### TASK PROMPT
Beginning with the line that contains "For incident stroke", copy each remaining line of the data below exactly.

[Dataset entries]
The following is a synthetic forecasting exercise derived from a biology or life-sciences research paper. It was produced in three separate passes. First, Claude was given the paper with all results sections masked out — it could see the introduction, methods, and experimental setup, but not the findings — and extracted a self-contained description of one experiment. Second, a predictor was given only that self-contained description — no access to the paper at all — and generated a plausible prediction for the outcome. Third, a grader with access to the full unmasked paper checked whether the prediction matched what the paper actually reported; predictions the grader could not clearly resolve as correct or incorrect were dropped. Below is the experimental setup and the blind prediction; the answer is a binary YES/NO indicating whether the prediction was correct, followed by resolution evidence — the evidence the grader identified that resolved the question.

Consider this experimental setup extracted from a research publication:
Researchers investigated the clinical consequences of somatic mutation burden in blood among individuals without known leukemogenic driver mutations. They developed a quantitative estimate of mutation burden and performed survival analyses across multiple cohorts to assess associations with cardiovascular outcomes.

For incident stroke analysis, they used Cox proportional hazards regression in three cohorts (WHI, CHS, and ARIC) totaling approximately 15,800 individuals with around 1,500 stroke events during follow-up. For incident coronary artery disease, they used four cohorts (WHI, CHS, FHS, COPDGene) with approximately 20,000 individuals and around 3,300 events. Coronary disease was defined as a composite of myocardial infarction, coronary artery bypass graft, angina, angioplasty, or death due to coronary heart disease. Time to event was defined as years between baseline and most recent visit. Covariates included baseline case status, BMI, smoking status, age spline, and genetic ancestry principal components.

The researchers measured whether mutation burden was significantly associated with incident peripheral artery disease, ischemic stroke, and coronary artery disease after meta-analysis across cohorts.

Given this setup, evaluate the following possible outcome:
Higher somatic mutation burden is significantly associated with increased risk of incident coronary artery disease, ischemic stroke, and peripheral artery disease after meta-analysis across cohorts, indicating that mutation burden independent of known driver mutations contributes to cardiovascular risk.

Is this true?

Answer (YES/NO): NO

### RESPONSE BOX
For incident stroke analysis, they used Cox proportional hazards regression in three cohorts (WHI, CHS, and ARIC) totaling approximately 15,800 individuals with around 1,500 stroke events during follow-up. For incident coronary artery disease, they used four cohorts (WHI, CHS, FHS, COPDGene) with approximately 20,000 individuals and around 3,300 events. Coronary disease was defined as a composite of myocardial infarction, coronary artery bypass graft, angina, angioplasty, or death due to coronary heart disease. Time to event was defined as years between baseline and most recent visit. Covariates included baseline case status, BMI, smoking status, age spline, and genetic ancestry principal components.

The researchers measured whether mutation burden was significantly associated with incident peripheral artery disease, ischemic stroke, and coronary artery disease after meta-analysis across cohorts.

Given this setup, evaluate the following possible outcome:
Higher somatic mutation burden is significantly associated with increased risk of incident coronary artery disease, ischemic stroke, and peripheral artery disease after meta-analysis across cohorts, indicating that mutation burden independent of known driver mutations contributes to cardiovascular risk.

Is this true?

Answer (YES/NO): NO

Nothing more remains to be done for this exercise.